• Given request 1
Duplicate the data entries between the lines holding "How far away" and "286 centimetres", inclusive, keeping every line unchanged.

• Provided text
Put an end to HEAT WASTE

Paul Sands, mechanical ventilation with heat recovery, MVHR, HNDU, Combined Heat And Power, Stokvis Energy Systems
Paul Sands

Recycling our rubbish has become second nature in the UK. But we are missing an opportunity to recycle our heat.

There have been some significant steps forward over recent years with high-efficiency or condensing boilers, which feature larger heat exchangers recovering more energy from the flue gases, now dominant. But technologies such as mechanical ventilation with heat recovery (MVHR) are rarely seen in domestic situations as, although recognised within SAP calculations, they are only mandatory for dwellings built to PassivHaus, or the Canadian Super-E specifications.

The latter two standards have been responsible for shaping some of the UK’s bestperforming properties, but our own aspirations for having all new dwellings designed to the Code for Sustainable Homes Level 6 were shelved.

Cost has also constrained the targets for improving the millions of existing properties which often score a ‘D’, or lower under an EPC. This means our homes are frequently cited as being responsible for more carbon emissions than transport or industry combined.

However, looking across our infrastructure, manufacturing and even power generation, it is all too easy to see where heat energy is going to waste.

• Given request 2
Set down, word for word, the passage of the heat waste article between "Put an end to" and "Canadian Super-E specifications.", inclusive.

• Data entries
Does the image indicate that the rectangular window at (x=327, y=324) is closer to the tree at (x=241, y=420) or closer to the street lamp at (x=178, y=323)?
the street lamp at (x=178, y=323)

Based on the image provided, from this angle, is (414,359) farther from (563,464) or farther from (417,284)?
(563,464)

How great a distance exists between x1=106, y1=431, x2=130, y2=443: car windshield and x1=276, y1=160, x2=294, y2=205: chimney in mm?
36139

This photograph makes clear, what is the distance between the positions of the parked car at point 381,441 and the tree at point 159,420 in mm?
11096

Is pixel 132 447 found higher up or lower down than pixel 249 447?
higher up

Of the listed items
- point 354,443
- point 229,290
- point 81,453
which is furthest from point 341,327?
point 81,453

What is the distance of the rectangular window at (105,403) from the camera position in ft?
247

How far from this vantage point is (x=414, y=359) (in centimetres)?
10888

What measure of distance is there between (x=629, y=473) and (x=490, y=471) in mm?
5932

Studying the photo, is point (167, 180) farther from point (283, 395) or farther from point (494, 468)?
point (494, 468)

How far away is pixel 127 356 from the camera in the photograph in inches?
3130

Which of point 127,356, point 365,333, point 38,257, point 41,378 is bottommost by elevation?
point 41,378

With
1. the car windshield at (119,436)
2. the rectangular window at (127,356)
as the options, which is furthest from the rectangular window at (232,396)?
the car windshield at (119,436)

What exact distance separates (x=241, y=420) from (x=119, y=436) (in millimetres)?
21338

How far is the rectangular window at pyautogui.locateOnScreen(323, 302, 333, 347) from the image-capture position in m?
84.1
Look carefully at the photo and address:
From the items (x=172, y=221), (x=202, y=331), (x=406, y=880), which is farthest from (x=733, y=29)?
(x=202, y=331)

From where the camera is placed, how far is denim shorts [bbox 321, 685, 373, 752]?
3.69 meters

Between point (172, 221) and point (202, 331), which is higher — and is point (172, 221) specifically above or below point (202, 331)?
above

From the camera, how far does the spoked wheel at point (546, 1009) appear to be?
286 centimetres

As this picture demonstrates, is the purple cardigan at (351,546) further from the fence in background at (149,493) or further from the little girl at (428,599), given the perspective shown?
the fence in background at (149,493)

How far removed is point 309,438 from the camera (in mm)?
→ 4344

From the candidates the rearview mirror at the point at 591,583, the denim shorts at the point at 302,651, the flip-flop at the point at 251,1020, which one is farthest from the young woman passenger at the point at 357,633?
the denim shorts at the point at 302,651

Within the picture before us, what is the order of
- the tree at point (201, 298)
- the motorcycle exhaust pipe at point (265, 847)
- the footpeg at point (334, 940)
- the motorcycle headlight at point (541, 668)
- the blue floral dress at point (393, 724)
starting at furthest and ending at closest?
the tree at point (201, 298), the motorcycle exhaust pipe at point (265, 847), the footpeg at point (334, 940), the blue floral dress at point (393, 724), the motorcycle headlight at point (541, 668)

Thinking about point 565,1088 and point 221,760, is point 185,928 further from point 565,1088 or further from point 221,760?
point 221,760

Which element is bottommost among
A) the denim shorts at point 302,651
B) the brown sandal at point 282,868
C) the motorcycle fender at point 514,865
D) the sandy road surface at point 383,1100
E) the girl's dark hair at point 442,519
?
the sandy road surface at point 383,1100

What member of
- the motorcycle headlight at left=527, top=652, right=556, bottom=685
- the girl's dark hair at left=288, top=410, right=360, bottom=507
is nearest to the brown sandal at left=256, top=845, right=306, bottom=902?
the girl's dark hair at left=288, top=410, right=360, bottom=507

• Full solution 1
How far away is pixel 127 356 from the camera in the photograph in inches?
3130

Which of point 127,356, point 365,333, point 38,257, point 41,378 is bottommost by elevation?
point 41,378

With
1. the car windshield at (119,436)
2. the rectangular window at (127,356)
as the options, which is furthest from the rectangular window at (232,396)?
the car windshield at (119,436)

What exact distance separates (x=241, y=420) from (x=119, y=436) (in millimetres)?
21338

How far is the rectangular window at pyautogui.locateOnScreen(323, 302, 333, 347) from the image-capture position in m?
84.1
Look carefully at the photo and address:
From the items (x=172, y=221), (x=202, y=331), (x=406, y=880), which is farthest from (x=733, y=29)?
(x=202, y=331)

From where the camera is placed, how far is denim shorts [bbox 321, 685, 373, 752]?
3.69 meters

Between point (172, 221) and point (202, 331), which is higher — and is point (172, 221) specifically above or below point (202, 331)?
above

From the camera, how far does the spoked wheel at point (546, 1009) appear to be?
286 centimetres

• Full solution 2
Put an end to HEAT WASTE

Paul Sands, mechanical ventilation with heat recovery, MVHR, HNDU, Combined Heat And Power, Stokvis Energy Systems
Paul Sands

Recycling our rubbish has become second nature in the UK. But we are missing an opportunity to recycle our heat.

There have been some significant steps forward over recent years with high-efficiency or condensing boilers, which feature larger heat exchangers recovering more energy from the flue gases, now dominant. But technologies such as mechanical ventilation with heat recovery (MVHR) are rarely seen in domestic situations as, although recognised within SAP calculations, they are only mandatory for dwellings built to PassivHaus, or the Canadian Super-E specifications.